História e narrativas duma terra raiana

MELGAÇO, DO MONTE À RIBEIRA

História e narrativas duma terra raiana

CONTRABANDO DE RESES PELO CONCELHO DE MELGAÇO (FIM)

melgaçodomonteàribeira, 08.03.13

 

 

A ROTA DO CONTRABANDO

 

 

   Com efeito, depois de sacado às Unidades Colectivas de Produção e Cooperativas agrícolas alentejanas e ribatejanas, quer pela mão do ministério de Vaz de Portugal, quer através de assaltos que grupos de terroristas frequentemente ali desencadeiam, o gado inicia a longa e organizada marcha do contrabando.

   Primeiro, é transportado até à zona centro do País, onde se verifica uma transferência para novos camiões. Daqui, nova viagem até localidades mais próximas da fronteira a atravessar; esta segunda mudança, de acordo com pessoas de ambas as vilas minhotas, tem sido detectada em Valença e Vila Verde.

   Nova mudança de veículos e condutores, para aproximar o gado da extrema com o país vizinho. Agora, os condutores são já indivíduos da zona, experientes no serviço, conhecedores do método a utilizar.

   Vão até junto à linha de fronteira, onde largam o gado muito rapidamente. O camião raspa-se logo e o gado atravessa a raia, a pé, até Espanha, onde estão já espanhóis à espera. Afastam-se uma centena de metros e ali está um novo camião que segue com as centenas de animais contrabandeados.

   Estas diversas metas intermédias, numa viagem que dura alguns dias, visam fugir à fiscalização. Isto, porque legalmente não é permitido transportar camionetas de gado sem possuir guias de circulação. Não as tendo, os camionistas não poderão provar a aquisição legal dos animais.

**CONTEÚDO DOS DADOS:**
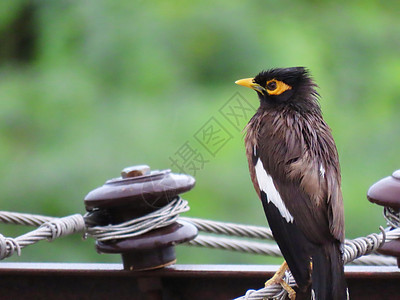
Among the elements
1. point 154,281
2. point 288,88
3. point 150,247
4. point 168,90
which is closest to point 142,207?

--

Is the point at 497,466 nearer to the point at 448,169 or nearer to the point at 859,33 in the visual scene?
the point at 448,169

**TAREFA CURTA 1:** No texto sobre o contrabando de gado em Melgaço, em que localidades foi detectada a segunda mudança de camiões?
**TAREFA CURTA 2:** Prossiga o texto sobre o contrabando de gado em Melgaço a partir da última frase apresentada.

**RESPOSTA 1:** Em Valença e Vila Verde.

**RESPOSTA 2:**
 

“DESDE O VERÃO PASSADO…”

 

   Foi no verão passado, quando começaram os ataques à  Reforma Agrária, que aumentou muito o contingente de camiões de gado a passar, - afirmou-nos um soldado da Guarda-Fiscal.

   Explicou ainda:

   Nesta zona há bastante contrabando e, mesmo de gado, já não é novo! Porém, nunca se viu passar assim tanto…

   Um amigo de Tangil, enquanto percorríamos a estrada do Brejo, dizia-nos, a esse propósito:

   - Há dias, e noites, em que passam, só nesta estrada, cinco e seis camionetas. Ainda na segunda-feira passada foi um desses dias!

   Um talhante de Melgaço, visivelmente indignado, testemunhou aquilo de que intermediários ligados a este contrabando se gabam:

   - A quase totalidade desse gado vem do Alentejo e é quase dado que eles o trazem. Ora, isto não pode continuar. Ainda se fosse pouca quantidade, e trouxesse algumas divisas para o País, vá que não vá… Mas assim…

   Verifica-se ainda, segundo os testemunhos registados nesta zona fronteiriça, que a maioria do gado a passar é ainda bastante novo.

   - Regra geral são vitelos, entre os 16 e 18 meses. A maioria do gado é de raça, galega ou turina. Nem no Norte nem no Centro se produz para alimentar tamanha quantidade a sair diariamente. É bem de ver que ele vem da zonas onde mais se produzem essas raças… adiantou ainda o elemento da GF com quem dialogámos longamente. Aliás, tal gado, portanto novo e de raça, segue para Espanha já encomendado para grandes quintas que o vão alimentar.

 

 

GUARDA-FISCAL ACÇÃO DIFICULTADA

 

Naturalmente, o acompanhamento diário deste contrabando por parte dos habitantes da região, nomeadamente os agricultores, origina a repulsa destes e mesmo interrogações quanto às facilidades com que os camiões passam.

   São-nos sugeridos nomes de dois irmãos de Segude, o Zé e o Aníbal da Quinta, proprietários de camionetas frequentemente utilizadas para o transporte na última etapa da rota. Ou seja, o gado é comprado por outros e eles encarregam-se de fazer a fase mais arriscada – levá-lo até à fronteira.

   Quanto aos mais responsáveis, várias pessoas repetem-nos os nomes de Augusto Pequeno, de Adedela, Melgaço, que se mete em negócios escuros de toda a ordem e ainda recentemente esteve envolvido na transacção de grande quantidade de pesetas falsificadas; e de um tal Reis de Melgaço.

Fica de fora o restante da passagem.